L’effacement de l’identité est un point important de l’histoire sur lequel nous reviendrons en troisième partie. Par la suite, « He » tombe amoureux de la jeune Consuelo, promise au Baron Regnard, son pire ennemi. Durant le film, « He » décide de se sacrifier pour le bonheur de l’écuyer Bezano, lui aussi amoureux de Consuelo. Le personnage du clown n’est pas pris au sérieux par celle qu’il aime. Il décide de se sacrifier pour ceux qui en valent la peine, et de faire tomber les autres. En retrouvant le Baron Regnard, « He », toujours en tenu de clown, vient révéler son identité. Par un gros plan fixe du visage souriant du clown, le montage vient effectuer la superposition de l’image du scientifique Paul Beaumont, toujours souriant. On aperçoit concrètement l’assimilation de Paul Beaumont par ce clown que tout le monde a fait de lui. Laissant entrer les lions, « He » laisse le Baron se faire dévorer. Blessé durant l’affrontement, le clown meurt devant la foule qui a tant rit de lui. Le film dépeint une véritable tragédie. L’histoire d’un homme humilié par ses pairs, s’autoflagellant par cette expiation sociale et amoureuse, devenant la risée de tout le monde. L’adaptation de Victor Seastrom change quelques éléments, notamment dans l’ordre de narration. En effet, l’œuvre original de Leonid Andreyev se passe entièrement dans le cirque. L’identité de « He » n’est jamais révélée, mais la pièce développe sa personnalité ainsi que son passé au fil de la pièce. Il est donc intéressant de voir l’importance de la première partie du film de Sjöström, venant montrer le passé du personnage, permettant de comprendre au spectateur comment ce dernier en est arrivé là. On évacue tout mystère sur sa personne. On appuie sur l’empathie, celle qu’éprouve le spectateur face au destin tragique de Paul Beaumont. L’histoire du film dénonce clairement cette mascarade qu’est cette académie, ceux qui se moquent de Paul Beaumont. Ce sont les institutions qui pensent avoir le contrôle sur n’importe quoi, n'importe qui. De nombreux plans aux esthétiques fantaisistes viennent représenter les clowns danser autour de la terre, comme si la planète bleue devenait la scène d’une comédie à grande échelle.
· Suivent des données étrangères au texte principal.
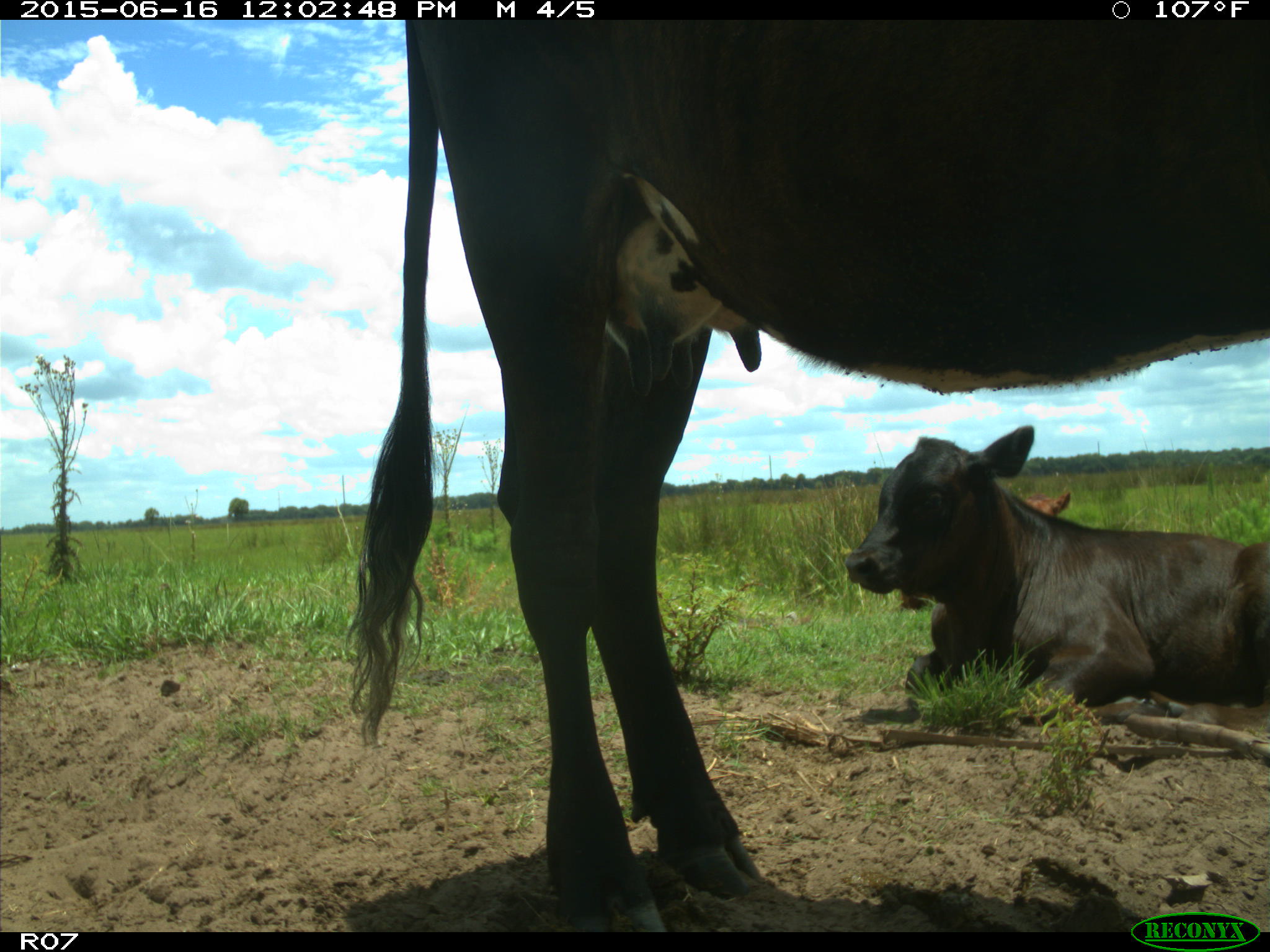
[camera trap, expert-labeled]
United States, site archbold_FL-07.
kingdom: Animalia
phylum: Chordata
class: Mammalia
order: Artiodactyla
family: Bovidae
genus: Bos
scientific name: Bos taurus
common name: domestic cow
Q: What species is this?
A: Bos taurus (domestic cow).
De nombreuses analyses furent écrites sur le film afin d’élucider la question du white-facing au sein de l’œuvre de Sjöström/Seastrom. Le principe du white-facing est d’appliquer du maquillage blanc sur un acteur, à des fins souvent comiques. L’idée est surtout d’effacer ce qui fait la singularité d’une personne en la rendant totalement blanche. Dans le cas de He, who gets slapped, le personnage de Paul Beaumont voit son visage grimer en blanc pour devenir un clown, effaçant donc le scientifique.
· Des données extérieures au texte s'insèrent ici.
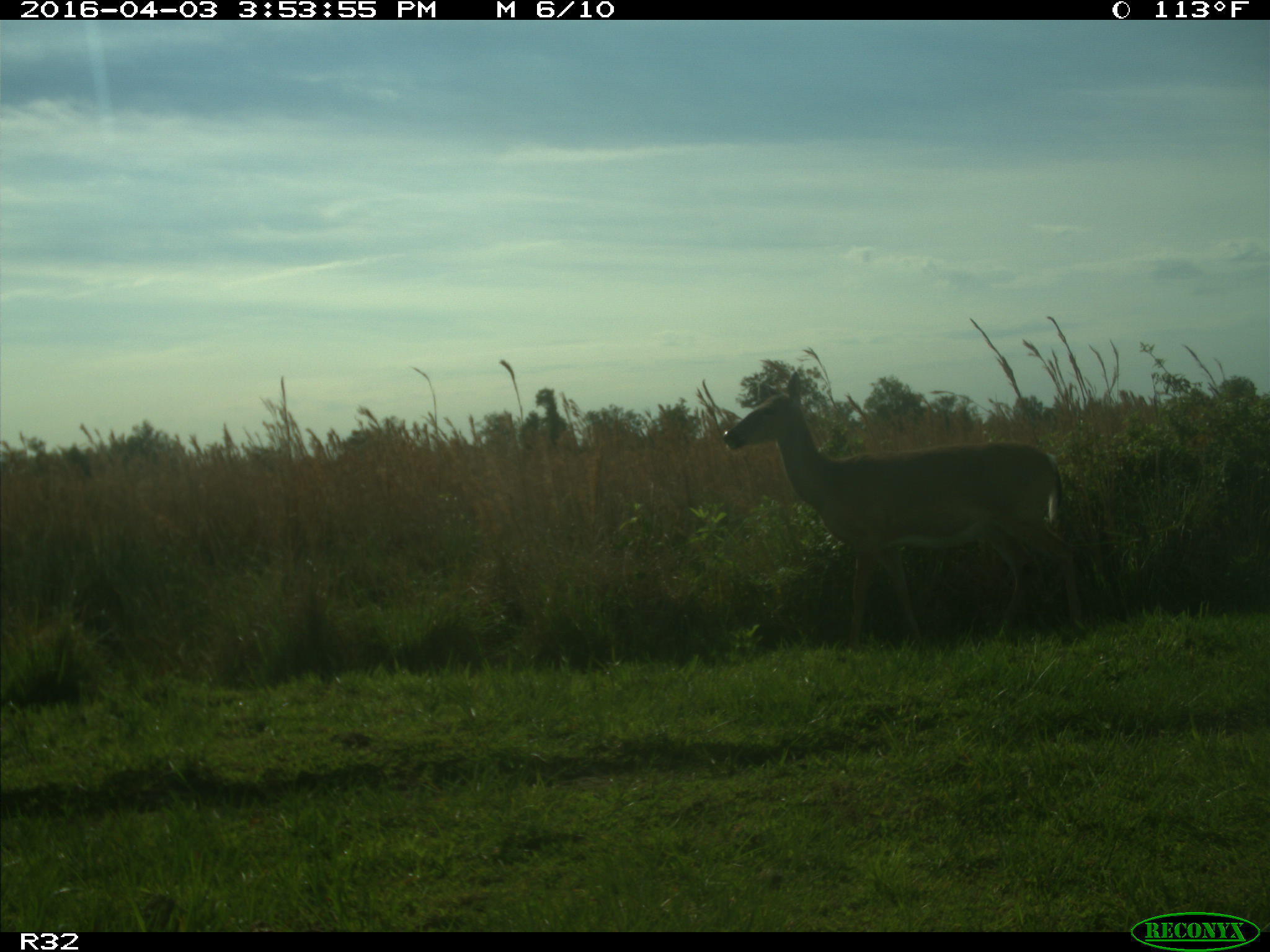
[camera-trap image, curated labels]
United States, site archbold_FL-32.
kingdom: Animalia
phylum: Chordata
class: Mammalia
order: Artiodactyla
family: Cervidae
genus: Odocoileus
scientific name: Odocoileus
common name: deer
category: unidentified deer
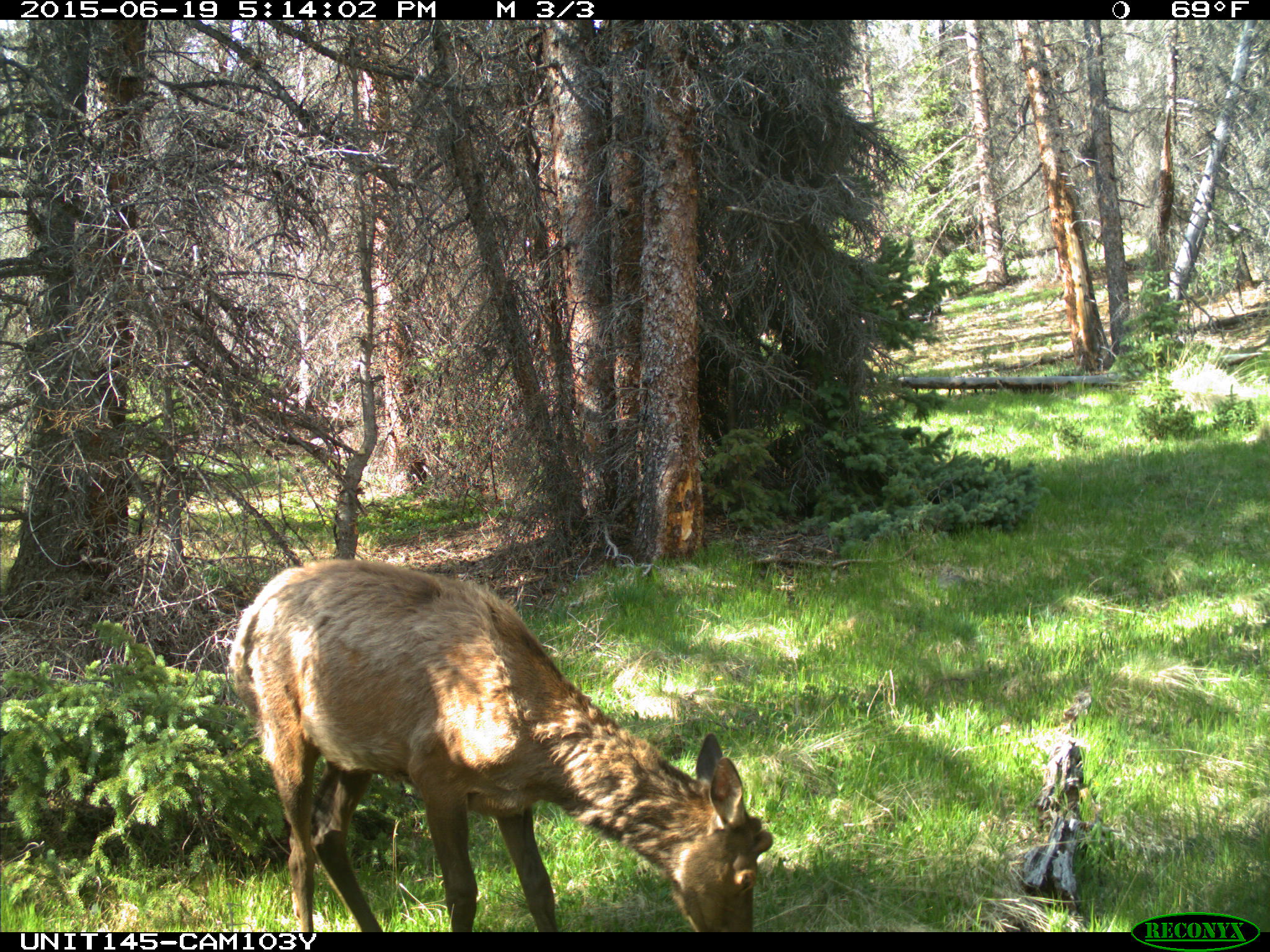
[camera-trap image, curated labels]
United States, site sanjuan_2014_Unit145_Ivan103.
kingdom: Animalia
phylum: Chordata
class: Mammalia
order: Artiodactyla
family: Cervidae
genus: Cervus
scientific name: Cervus elaphus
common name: red deer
Sjöström […] insisted on setting the lights himself in certain scenes because studio technicians were afraid of breaking accepted rules of American studio lighting. Arne Lunde



En cassant certaines règles du cinéma hollywoodien pour appuyer sur le blanc reflété par la lumière, Victor Sjöström sépare Paul Beaumont de ses pairs scientifiques en le transformant en clown, perdu dans la masse de visage blanc. Il est le Pierrot, toujours triste, se prenant des gifles en guise d’expiation. L’humiliation de passer du scientifique au clown. L’auteur Arne Lunde semble percevoir dans le personnage de « He » un miroir représentatif du réalisateur Victor Sjöström. Beaumont est Sjöström, « He » est Seastrom. Le réalisateur suédois s’est vu subtiliser sa personne au profit de l’industrie hollywoodienne. Tout comme Paul Beaumont, Victor Sjöström se sent humilié. Du moins, c’est ce que l’on peut interpréter grâce aux images. Lorsque l’on voit l’abandon de certains réalisateurs comme Mauritz Stiller, qui mourra quelques années plus tard, ainsi que la fin de carrière de Sjöström dans les années 1930, alors qu’il était pourtant très productif dans les années 1910, on se doute que la machine qu’est Hollywood a fini par casser quelque chose dans la fougue et la créativité de ces jeunes réalisateurs. Une passion détruite par l’industrie. [...]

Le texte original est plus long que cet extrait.